In order for the cannon balls to sit on top of each other, the students need to see that one ball will comfortably fit on top of three others. This is best modelled this using tennis balls or oranges.
Triangular numbers become of more interest in higher levels when students explore square numbers, pentagonal numbers and so on. The pictures below show why these numbers are named after geometric objects.
The first three triangular numbers The first three square numbers
In the secondary school, triangular numbers are part of the family of Binomial Coefficients. These numbers have a major part to play in counting, and are vital to probability and statistics generally.
There is a pyramid of cannon balls on a pirate ship. The first layer looks like this when you look down on it from above.
How many cannon balls are there in this layer (the first layer)?
How many cannon balls will there be in the second layer?
How many cannon balls will there be in the third layer?
How many cannon balls in the top layer?
How many cannon balls do you need to complete the pyramid?
Sometimes fruit is piled this way at supermarkets.
If the pirates wanted to put another layer of cannon balls on their pile they would need to lift it up and put another triangle on the bottom. How many cannon balls would there be in such a layer?

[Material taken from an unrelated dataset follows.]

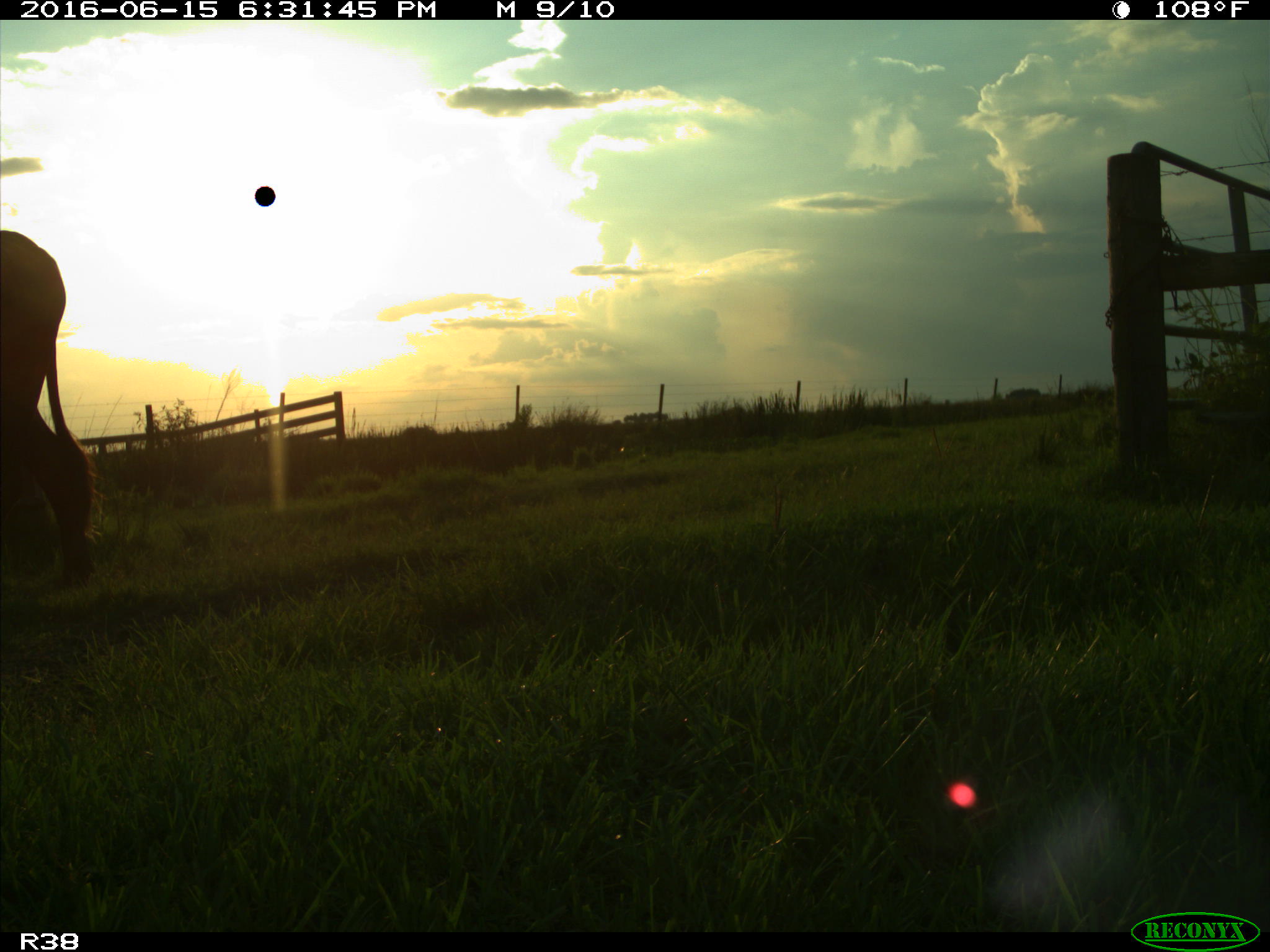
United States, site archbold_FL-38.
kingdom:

In the first layer there are 1 (across the top) + 2 and 3 (across the middle two rows) + 4 (four at the bottom) = 10 cannon balls.
In the second layer there are 1 + 2 + 3 = 6 cannon balls.
In the third layer there are 1 + 2 = 3 cannon balls.
There is only one cannon ball in the top layer.
All together there are 10 + 6 + 3 + 1 = 20 cannon balls.
If a layer of cannon balls is put underneath the present bottom one it would need 1 + 2 + 3 + 4 + 5 = 15 cannon balls.